Exercise | Scan the entries for the word "burst", and copy every line where it appears.

Records shown |
========

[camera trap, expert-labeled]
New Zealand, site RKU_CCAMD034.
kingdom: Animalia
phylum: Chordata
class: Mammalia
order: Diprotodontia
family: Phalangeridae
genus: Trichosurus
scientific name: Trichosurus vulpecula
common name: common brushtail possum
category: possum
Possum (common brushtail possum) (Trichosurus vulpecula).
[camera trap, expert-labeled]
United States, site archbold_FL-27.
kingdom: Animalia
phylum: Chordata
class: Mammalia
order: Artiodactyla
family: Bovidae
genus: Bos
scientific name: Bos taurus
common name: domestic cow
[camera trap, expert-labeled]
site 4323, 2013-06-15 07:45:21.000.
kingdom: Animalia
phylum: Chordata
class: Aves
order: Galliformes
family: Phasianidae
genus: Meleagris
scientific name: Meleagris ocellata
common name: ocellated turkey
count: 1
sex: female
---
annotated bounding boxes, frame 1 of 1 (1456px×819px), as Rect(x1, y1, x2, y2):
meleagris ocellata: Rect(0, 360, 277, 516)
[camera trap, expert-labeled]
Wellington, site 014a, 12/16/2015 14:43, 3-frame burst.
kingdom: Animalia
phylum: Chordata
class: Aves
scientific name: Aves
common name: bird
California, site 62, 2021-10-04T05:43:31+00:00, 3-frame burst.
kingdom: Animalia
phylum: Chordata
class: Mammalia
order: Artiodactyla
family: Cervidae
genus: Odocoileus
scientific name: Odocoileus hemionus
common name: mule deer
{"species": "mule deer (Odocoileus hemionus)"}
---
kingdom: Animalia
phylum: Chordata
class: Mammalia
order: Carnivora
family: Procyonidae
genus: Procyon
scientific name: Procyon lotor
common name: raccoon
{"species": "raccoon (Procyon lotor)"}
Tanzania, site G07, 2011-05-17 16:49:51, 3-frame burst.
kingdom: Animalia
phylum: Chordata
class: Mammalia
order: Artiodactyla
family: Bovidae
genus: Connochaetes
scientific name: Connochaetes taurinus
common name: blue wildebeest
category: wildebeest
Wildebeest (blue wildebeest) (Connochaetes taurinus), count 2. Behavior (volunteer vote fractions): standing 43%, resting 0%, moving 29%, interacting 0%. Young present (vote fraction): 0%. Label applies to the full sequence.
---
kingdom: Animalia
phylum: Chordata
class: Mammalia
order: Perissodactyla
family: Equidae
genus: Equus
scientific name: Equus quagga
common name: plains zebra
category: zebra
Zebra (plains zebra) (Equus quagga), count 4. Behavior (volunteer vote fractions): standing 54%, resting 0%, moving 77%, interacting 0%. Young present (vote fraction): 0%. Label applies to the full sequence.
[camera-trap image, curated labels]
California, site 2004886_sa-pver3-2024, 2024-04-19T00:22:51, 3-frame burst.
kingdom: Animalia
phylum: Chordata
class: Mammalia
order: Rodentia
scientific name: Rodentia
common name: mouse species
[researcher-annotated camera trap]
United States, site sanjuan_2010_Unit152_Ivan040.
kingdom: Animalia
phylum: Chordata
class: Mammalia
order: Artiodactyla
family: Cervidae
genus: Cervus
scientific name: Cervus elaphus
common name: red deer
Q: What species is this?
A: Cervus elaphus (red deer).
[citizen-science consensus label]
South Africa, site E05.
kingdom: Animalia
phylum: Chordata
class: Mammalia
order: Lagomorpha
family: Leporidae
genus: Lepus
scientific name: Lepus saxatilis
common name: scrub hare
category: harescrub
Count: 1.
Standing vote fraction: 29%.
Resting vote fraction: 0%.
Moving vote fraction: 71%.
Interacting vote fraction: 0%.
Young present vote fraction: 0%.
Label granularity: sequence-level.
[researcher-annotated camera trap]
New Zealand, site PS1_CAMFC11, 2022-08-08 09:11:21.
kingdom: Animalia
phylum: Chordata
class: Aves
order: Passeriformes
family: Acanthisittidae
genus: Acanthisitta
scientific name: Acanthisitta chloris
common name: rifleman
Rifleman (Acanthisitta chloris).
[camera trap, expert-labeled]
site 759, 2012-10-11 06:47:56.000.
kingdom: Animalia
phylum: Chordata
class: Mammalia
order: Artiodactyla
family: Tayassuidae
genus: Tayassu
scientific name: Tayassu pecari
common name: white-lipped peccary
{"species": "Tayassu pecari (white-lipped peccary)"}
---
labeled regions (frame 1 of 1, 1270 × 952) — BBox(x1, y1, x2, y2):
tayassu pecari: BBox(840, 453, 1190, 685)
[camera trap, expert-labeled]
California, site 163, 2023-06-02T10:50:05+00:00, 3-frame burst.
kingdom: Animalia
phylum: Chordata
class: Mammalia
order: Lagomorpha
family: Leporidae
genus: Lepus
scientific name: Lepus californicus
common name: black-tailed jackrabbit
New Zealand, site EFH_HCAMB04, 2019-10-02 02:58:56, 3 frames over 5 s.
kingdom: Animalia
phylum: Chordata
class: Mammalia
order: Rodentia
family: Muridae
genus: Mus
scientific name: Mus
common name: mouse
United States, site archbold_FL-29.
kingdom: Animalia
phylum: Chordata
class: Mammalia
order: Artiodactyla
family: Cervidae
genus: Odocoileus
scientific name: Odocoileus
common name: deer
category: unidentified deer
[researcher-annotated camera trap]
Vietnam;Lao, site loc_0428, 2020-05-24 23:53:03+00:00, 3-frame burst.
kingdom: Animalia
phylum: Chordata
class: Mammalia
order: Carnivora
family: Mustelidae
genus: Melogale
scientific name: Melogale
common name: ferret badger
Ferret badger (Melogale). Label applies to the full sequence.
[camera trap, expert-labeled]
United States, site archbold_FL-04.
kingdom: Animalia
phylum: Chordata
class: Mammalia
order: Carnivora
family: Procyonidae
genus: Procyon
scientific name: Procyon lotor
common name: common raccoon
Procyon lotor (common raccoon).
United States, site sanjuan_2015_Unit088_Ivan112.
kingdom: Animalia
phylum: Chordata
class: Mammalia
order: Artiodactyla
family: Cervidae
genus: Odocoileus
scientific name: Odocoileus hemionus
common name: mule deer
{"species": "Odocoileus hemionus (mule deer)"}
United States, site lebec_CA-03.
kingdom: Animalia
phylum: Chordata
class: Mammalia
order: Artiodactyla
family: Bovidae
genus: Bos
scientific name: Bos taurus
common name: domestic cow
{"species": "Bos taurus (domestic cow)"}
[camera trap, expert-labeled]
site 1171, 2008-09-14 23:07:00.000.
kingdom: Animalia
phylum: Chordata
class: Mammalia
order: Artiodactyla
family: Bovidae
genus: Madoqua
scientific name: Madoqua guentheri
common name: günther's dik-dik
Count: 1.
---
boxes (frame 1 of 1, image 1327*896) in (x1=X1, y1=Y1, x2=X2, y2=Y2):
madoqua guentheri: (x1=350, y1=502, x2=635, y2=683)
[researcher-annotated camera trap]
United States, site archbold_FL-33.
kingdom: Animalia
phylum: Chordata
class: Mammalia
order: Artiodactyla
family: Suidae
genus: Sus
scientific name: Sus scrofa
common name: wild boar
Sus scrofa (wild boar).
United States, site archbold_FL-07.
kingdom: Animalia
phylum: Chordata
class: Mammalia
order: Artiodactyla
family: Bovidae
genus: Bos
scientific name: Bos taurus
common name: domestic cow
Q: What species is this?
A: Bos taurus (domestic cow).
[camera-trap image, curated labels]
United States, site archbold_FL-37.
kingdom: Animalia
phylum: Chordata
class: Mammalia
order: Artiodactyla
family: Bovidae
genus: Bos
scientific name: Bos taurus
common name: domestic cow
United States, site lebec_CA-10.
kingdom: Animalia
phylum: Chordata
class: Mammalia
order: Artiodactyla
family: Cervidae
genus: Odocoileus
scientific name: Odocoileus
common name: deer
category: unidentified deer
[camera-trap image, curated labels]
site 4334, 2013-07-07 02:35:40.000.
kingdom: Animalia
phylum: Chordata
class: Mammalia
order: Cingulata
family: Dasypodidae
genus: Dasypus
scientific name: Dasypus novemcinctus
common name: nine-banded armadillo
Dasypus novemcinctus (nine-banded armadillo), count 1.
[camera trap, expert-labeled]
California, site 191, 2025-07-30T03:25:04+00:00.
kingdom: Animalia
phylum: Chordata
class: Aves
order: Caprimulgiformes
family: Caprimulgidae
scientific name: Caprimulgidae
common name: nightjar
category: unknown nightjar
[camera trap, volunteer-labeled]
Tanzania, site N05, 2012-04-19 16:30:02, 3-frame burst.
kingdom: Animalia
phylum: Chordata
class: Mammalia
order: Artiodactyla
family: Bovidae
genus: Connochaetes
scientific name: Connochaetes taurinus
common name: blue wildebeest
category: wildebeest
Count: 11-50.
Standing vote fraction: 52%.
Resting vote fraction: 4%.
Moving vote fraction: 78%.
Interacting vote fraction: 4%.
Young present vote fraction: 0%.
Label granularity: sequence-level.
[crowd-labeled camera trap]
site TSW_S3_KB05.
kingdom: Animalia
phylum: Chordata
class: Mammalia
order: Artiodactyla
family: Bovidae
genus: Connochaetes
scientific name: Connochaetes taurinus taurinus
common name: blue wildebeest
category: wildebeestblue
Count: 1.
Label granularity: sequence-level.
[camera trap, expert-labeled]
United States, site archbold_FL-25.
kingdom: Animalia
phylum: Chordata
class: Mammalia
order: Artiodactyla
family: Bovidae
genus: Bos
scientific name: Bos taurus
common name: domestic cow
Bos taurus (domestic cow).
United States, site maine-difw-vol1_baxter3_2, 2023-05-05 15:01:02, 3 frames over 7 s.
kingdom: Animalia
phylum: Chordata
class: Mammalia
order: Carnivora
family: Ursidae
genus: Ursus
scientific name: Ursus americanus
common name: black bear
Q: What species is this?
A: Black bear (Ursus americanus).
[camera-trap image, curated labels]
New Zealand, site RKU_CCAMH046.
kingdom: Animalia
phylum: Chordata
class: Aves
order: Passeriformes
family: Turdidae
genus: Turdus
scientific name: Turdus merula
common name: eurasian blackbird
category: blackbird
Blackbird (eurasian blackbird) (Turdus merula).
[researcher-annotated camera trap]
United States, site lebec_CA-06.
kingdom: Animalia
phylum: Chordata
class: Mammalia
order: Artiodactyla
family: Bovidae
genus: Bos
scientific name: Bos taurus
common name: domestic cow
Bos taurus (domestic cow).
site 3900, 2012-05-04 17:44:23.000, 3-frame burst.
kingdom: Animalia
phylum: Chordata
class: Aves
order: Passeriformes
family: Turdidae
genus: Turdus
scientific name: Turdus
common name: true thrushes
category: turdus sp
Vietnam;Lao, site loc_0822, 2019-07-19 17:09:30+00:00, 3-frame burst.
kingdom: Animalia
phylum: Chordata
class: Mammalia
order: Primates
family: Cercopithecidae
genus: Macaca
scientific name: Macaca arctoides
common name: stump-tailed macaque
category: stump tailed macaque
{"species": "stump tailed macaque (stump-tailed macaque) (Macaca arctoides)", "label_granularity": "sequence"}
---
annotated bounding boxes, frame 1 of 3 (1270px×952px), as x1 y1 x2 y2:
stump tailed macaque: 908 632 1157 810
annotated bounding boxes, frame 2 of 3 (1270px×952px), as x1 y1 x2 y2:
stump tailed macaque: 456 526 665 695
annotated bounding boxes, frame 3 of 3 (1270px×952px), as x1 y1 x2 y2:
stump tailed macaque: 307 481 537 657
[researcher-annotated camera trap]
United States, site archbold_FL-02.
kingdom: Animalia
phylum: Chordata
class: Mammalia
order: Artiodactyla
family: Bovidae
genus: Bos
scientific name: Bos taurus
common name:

========

Solved exercise |
Wellington, site 014a, 12/16/2015 14:43, 3-frame burst.
California, site 62, 2021-10-04T05:43:31+00:00, 3-frame burst.
Tanzania, site G07, 2011-05-17 16:49:51, 3-frame burst.
California, site 2004886_sa-pver3-2024, 2024-04-19T00:22:51, 3-frame burst.
California, site 163, 2023-06-02T10:50:05+00:00, 3-frame burst.
Vietnam;Lao, site loc_0428, 2020-05-24 23:53:03+00:00, 3-frame burst.
Tanzania, site N05, 2012-04-19 16:30:02, 3-frame burst.
site 3900, 2012-05-04 17:44:23.000, 3-frame burst.
Vietnam;Lao, site loc_0822, 2019-07-19 17:09:30+00:00, 3-frame burst.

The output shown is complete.